Saturation at 8-sample limit: Performance saturates at the pass@8 level; behavior under much larger-scale parallelism requires further validation.
⚠️ The full closed-form expressions for sampling utility and meta-MDP derivations are in the original Appendix (A.1/A.2). The main text provides a high-level overview. Implementation details like coefficient normalization and search space pruning should follow the original paper.

vs Best-of-N / Weighted BoN: BoN uses fixed budget blind sampling and runs every trajectory to completion. Ours uses real-time joint distributions to decide pause/branch/continue, achieving higher accuracy at equal cost (+12% on AIME) while saving compute and latency. Weighted BoN doubles FLOPs via external RMs; ZIP-RC is zero-overhead.
vs Scalar Confidence Pruning (Fu et al. 2025, Manvi et al. 2024): These use scalar scores + heuristic thresholds and cannot characterize reward-cost trade-offs or quantify marginal gains. Our ablation (reward pruning) proves "distribution + utility" is superior to "scalar threshold."
vs Process Reward Models (PRM): PRMs are often used for training signals or step-wise scoring. This paper turns process-level signals into direct inference control knobs (utility-aware inference) rather than just training supervision.

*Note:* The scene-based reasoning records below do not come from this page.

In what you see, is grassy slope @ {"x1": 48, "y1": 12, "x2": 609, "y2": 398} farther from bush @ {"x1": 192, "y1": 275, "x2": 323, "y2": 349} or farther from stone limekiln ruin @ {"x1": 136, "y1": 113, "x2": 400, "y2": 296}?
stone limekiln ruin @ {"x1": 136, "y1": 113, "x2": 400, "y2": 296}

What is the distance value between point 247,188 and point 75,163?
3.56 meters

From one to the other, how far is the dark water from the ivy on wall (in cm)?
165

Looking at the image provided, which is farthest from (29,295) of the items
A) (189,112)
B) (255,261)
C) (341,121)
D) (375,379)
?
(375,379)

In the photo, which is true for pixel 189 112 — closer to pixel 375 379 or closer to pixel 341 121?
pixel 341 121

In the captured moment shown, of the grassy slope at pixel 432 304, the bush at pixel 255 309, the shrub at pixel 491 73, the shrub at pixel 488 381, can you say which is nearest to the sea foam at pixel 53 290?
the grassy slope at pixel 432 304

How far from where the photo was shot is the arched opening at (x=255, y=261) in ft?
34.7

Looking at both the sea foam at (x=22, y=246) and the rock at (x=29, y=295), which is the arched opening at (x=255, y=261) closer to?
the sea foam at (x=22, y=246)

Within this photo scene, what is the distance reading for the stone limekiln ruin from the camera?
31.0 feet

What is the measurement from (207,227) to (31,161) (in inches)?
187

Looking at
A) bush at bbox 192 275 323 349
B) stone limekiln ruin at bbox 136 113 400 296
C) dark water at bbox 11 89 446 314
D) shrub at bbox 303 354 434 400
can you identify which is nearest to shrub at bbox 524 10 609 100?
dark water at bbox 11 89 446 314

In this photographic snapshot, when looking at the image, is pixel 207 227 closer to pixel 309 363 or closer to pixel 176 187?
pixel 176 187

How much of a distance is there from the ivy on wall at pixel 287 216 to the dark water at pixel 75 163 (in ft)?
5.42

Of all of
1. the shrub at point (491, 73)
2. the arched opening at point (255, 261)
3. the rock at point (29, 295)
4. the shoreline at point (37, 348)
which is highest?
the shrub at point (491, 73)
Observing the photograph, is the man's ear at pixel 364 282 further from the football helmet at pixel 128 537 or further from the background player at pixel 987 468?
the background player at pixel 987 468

vs Reusing logits as rewards (Ren et al. 2023): This work advances the "introspection" direction by upgrading from scalar correctness prediction to predicting the joint distribution of future reward and future cost at every token.
Complementary to speculative decoding: While speculative decoding speeds up token-level generation, this work optimizes trajectory/search-level allocation. They are orthogonal and stackable.

Rating¶

Novelty: ⭐⭐⭐⭐⭐ "Reusing reserved logits for zero-overhead introspection" + "predicting reward-cost joint distributions" + "meta-MDP sampling utility" is a highly imaginative combination.

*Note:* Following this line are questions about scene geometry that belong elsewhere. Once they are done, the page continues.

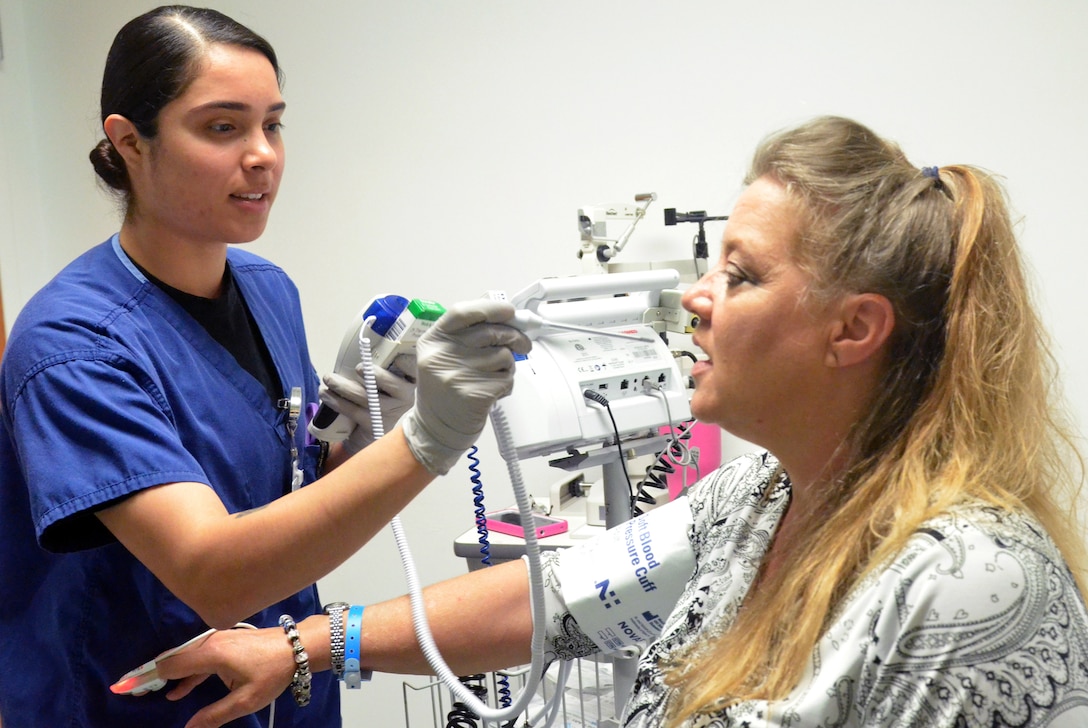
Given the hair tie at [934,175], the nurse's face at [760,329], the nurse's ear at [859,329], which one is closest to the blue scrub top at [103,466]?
the nurse's face at [760,329]

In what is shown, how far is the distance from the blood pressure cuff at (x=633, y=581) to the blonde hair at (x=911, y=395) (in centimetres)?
18

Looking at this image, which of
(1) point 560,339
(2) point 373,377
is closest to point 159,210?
(2) point 373,377

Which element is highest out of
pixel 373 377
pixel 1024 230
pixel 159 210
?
pixel 159 210

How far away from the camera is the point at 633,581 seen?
123 cm

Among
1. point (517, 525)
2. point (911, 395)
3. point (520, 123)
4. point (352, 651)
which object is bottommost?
point (517, 525)

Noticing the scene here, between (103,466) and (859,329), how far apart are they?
33.9 inches

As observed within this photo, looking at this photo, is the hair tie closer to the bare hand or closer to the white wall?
the bare hand

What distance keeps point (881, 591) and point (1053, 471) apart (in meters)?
0.31

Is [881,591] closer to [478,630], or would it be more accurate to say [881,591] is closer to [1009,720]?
[1009,720]

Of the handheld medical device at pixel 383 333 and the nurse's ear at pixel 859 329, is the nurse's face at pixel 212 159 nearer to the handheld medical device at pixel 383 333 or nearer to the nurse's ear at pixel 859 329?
A: the handheld medical device at pixel 383 333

Experimental Thoroughness: ⭐⭐⭐⭐ Three model sizes × five benchmarks + prediction accuracy verification + strong ablation (reward pruning) is solid, though limited to math and 8-sample caps.
Writing Quality: ⭐⭐⭐⭐ Clear motivation and Fig. 1 visualizes the mechanism well. Utility derivations being in the appendix makes the main text slightly abstract.
Value: ⭐⭐⭐⭐⭐ Zero-overhead + adaptive efficiency gains in compute/latency provide direct value for test-time scaling in the era of "reasoning models."